## DOCUMENT EXCERPT
• • •

4EK602 Games and Decisions

Aims of the course:

The theory of games represents a theoretical background for optimal behavior in economic decision-making situations with more participants. This course examines game-theoretic concepts, models of conflicts, and basic computational algorithms.

Learning outcomes and competencies:

Upon successful completion of this course, students will be able to describe and solve decision-making situations with more participants. They will also be able to find optimal solutions in decisions under risk and uncertainty.

Course contents:

Decision situations with more participants.Mathematical models of conflicts and cooperation and its classification. Games in normal form.
Constant-sum games. Matrix games. Dominated strategy. Definition of Nash equilibrium.
Nash equilibrium in mixed strategies. Basic theorem on matrix games.
Non-constant-sum games. Bimatrix games and their economic applications. Prisoner’s dilemma, Battle of sexes, Chicken.
Auctions, sealed bid auctions. Multiple objects auctions.
Non-cooperative model of oligopoly. Cooperative model of oligopoly, characteristic function, Shapley value.
Coalitions, coalition structures, core of the game.
Decisions under risk and uncertainty. P-intelligent players. Petersburg paradox, utility functions of money, lotteries, and insurance policies.
Games in extensive form. Chess, NIM, Russian Roulette.
Bargaining theory.
Advanced models of game theory.

• • •

## AVAILABLE DATA
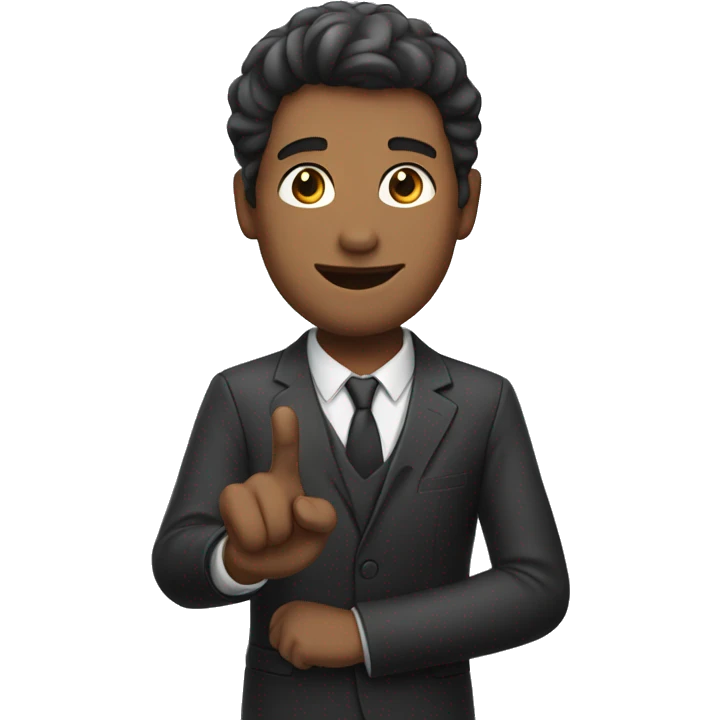 a men raising his hand emoji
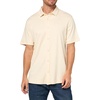 image:imageKARL LAGERFELD Paris Mens Button Front Collared Short Sleeve Woven DressNatural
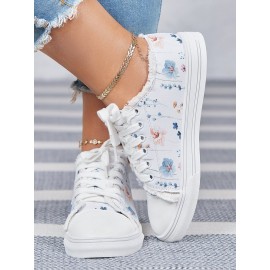 Floral Casual Canvas  Shoes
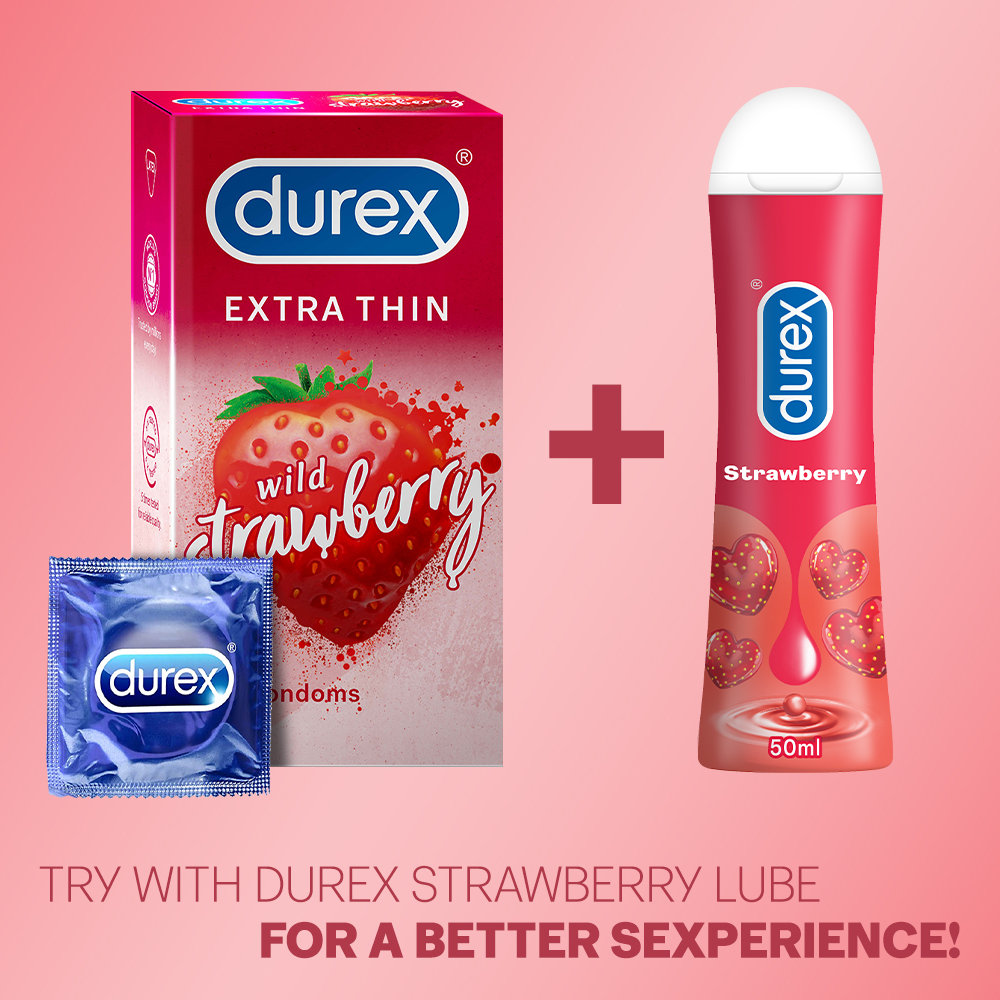 Durex Wild Strawberry Flavour Condoms, 12 Count, Pack of 1 Durex Wild Strawberry Flavour Condoms, 12 Count, Pack of 1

• • •

What three games does the course description list under games in extensive form?

## SOLUTION TO THE PROBLEM
Chess, NIM, and Russian Roulette.